After World War II, Mercury signed Fitzpatrick to create advertising images. While at Mercury, Fitzpatrick began working with Van Kaufman, a former Disney animator, whose specialized in figurative and scenic drawing.

In 1953, General Motors hired Fitzpatrick and Kaufman to serve as the Buick division's advertising artists. They moved to Pontiac in 1959 to produce the artwork for the Pontiac "wide-track" campaign, which concluded in 1971. "Wide-track" was the longest, and arguably the most successful, ad campaign in American automobile industry history. In 1972, Fitzpatrick and Kaufman moved to General Motors' European subsidiary, Opel, where they produced advertising artwork for several years.

==Later years==
Fitzpatrick continued to produce signed and numbered prints and artist proofs of his work, eventually adapting to digital illustration techniques. He consulted with Pixar Animation Studios on the development of feature movie Cars.

Fitzpatrick continued to lecture widely and appeared at venues such as the Center For Creative Studies and the Gilmore Car Museum in Michigan. He gave his last presentation at the Automobile Driving Museum in El Segundo, California in October 2015.

Fitzpatrick drew two series of top-selling commemorative stamps for the U.S. Postal Service titled "America on the Move" which were released in 2005 and 2008. The first series celebrated 1950s sporty cars, such as the Chevrolet Corvette, Ford Thunderbird and Kaiser Darrin. The second set, "tail fins and chrome," featured such cars as the 1959 Cadillac Eldorado, Chrysler 300C and Lincoln Premiere.

==Personal life==
Fitzpatrick was married twice and had one daughter.

Art Fitzpatrick died at 96 years on November 16, 2015 in Carlsbad, California after a short illness.

==Awards and honors==
Fitzpatrick was the recipient of numerous automotive and advertising industry awards and honors.

Fitzpatrick received the first national Andy Award (the advertising industry's equivalent of the Oscar) in 1964 by the Advertising Club of New York City.

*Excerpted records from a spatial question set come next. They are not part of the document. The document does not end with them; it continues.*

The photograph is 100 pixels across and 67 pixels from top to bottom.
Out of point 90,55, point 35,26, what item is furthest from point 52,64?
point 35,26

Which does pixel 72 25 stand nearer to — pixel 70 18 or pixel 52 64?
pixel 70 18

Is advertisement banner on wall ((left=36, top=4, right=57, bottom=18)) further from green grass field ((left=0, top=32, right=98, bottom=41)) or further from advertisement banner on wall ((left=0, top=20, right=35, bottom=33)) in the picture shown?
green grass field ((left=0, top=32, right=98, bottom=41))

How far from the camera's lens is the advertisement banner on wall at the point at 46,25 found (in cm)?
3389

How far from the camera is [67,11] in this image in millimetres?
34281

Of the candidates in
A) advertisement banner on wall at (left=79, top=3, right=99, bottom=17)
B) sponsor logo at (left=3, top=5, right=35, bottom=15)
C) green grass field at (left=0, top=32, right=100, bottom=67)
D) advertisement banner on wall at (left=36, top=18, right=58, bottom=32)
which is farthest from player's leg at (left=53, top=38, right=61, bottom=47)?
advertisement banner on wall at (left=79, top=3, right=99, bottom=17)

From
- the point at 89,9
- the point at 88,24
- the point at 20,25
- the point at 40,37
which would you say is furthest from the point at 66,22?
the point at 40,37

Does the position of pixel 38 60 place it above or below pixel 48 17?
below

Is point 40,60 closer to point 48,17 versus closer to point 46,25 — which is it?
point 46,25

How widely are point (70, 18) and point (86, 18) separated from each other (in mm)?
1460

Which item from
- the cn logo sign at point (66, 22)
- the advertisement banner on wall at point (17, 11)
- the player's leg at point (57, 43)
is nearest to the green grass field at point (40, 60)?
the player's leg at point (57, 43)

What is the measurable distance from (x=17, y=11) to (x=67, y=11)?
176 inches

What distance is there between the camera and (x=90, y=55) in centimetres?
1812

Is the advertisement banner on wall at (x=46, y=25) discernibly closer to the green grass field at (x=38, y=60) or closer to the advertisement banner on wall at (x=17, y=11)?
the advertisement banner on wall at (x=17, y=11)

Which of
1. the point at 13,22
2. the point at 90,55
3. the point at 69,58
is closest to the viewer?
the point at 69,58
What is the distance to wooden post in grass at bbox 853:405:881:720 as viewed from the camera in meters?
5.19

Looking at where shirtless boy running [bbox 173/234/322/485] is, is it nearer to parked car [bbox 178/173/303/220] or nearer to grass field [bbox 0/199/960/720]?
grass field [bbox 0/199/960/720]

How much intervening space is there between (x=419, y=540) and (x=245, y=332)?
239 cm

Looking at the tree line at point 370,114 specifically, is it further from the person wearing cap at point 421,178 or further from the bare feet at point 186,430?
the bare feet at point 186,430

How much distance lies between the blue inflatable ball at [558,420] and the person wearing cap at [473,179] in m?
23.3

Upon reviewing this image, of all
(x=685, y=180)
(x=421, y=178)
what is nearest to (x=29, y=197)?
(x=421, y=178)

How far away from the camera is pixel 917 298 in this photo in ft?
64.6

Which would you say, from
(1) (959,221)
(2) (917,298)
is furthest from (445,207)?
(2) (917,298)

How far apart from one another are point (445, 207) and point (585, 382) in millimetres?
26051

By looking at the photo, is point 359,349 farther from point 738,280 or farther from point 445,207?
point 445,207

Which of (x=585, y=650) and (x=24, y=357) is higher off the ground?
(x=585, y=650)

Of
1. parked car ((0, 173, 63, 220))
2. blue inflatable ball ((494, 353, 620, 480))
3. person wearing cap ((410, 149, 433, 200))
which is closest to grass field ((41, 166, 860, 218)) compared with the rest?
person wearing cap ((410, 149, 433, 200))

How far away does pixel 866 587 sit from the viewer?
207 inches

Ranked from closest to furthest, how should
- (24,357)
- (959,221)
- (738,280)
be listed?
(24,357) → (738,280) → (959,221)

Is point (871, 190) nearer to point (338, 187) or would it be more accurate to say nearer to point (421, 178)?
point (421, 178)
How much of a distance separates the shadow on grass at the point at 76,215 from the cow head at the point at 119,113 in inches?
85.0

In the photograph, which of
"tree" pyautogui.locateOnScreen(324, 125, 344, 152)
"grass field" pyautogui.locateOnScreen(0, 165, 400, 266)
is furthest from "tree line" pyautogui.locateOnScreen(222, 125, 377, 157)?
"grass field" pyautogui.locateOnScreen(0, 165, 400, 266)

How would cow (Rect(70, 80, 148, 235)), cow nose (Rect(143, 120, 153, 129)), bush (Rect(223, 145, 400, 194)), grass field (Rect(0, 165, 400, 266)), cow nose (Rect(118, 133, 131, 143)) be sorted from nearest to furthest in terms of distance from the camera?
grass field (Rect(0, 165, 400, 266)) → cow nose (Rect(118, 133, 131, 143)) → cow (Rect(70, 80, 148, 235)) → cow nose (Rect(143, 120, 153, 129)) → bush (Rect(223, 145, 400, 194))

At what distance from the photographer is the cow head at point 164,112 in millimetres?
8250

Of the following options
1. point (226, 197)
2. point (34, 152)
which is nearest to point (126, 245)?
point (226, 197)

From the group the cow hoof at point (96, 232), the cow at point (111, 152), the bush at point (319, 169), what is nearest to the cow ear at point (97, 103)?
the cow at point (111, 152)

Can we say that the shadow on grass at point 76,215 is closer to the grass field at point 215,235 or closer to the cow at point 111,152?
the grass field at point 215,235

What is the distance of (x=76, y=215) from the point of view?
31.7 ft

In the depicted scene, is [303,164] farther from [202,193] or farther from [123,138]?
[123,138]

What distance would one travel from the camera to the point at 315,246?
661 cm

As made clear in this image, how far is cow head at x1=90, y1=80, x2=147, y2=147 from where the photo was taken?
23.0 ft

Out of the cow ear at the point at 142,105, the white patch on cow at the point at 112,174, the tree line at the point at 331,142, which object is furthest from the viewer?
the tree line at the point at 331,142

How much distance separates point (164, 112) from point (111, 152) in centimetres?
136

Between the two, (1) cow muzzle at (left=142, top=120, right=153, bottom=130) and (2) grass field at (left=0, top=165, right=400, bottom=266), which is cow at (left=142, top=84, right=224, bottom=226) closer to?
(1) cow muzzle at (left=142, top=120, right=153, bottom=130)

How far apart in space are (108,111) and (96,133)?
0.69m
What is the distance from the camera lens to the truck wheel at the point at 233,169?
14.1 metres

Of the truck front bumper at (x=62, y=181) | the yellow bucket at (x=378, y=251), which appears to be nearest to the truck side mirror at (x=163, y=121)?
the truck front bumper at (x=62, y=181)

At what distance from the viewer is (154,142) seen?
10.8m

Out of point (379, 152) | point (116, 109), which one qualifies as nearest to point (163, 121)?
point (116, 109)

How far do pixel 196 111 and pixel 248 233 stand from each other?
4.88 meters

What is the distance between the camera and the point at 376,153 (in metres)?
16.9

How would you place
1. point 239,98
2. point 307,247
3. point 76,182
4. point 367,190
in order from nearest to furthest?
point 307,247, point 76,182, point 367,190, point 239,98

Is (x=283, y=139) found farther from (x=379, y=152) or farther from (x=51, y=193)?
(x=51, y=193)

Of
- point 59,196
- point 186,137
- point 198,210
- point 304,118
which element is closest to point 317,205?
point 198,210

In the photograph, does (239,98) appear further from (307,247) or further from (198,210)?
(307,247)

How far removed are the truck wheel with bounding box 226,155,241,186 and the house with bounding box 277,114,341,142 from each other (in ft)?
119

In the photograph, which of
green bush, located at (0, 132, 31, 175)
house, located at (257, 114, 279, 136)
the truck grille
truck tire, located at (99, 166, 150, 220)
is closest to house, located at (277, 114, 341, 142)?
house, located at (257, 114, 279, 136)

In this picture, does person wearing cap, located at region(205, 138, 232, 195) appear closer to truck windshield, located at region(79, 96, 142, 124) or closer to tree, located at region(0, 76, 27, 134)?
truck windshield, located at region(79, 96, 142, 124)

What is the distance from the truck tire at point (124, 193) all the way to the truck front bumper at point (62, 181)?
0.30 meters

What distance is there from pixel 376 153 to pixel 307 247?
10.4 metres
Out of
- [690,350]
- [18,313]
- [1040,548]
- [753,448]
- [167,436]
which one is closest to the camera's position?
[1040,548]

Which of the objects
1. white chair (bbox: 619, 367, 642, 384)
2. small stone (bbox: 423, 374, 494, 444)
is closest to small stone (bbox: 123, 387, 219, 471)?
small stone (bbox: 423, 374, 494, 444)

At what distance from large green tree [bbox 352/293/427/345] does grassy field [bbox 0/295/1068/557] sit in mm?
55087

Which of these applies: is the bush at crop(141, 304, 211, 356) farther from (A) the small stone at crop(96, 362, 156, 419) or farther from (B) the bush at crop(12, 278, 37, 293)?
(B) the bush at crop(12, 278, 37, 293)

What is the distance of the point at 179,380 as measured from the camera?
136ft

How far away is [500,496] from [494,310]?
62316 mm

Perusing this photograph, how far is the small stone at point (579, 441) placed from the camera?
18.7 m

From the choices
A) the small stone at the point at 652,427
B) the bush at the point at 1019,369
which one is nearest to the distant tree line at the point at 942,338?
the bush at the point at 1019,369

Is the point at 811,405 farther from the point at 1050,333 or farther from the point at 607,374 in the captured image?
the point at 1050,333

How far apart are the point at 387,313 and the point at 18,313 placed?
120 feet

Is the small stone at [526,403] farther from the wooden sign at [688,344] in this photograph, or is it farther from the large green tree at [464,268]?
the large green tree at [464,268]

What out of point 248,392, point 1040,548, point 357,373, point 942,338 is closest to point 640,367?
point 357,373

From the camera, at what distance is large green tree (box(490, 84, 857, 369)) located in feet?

In 2012, he received a Lifetime Achievement Award from the Art Center College of Design in Pasadena, where he had served as a guest lecturer since 1965. Fitzpatrick was an honorary member of the Classic Car Club of America (CCCA) and the Automotive Fine Art Society (AFAS). In Fitzpatrick's honor, the AFAS presents an award annually at the Pebble Beach Concours d'Elegance.

==Books==
A book of Fitzpatrick's work with Van Kaufman was published on August 23, 2021: "Art Fitzpatrick & Van Kaufman: Masters of the Art of Automobile Advertising" ISBN 978-0-9779236-2-5.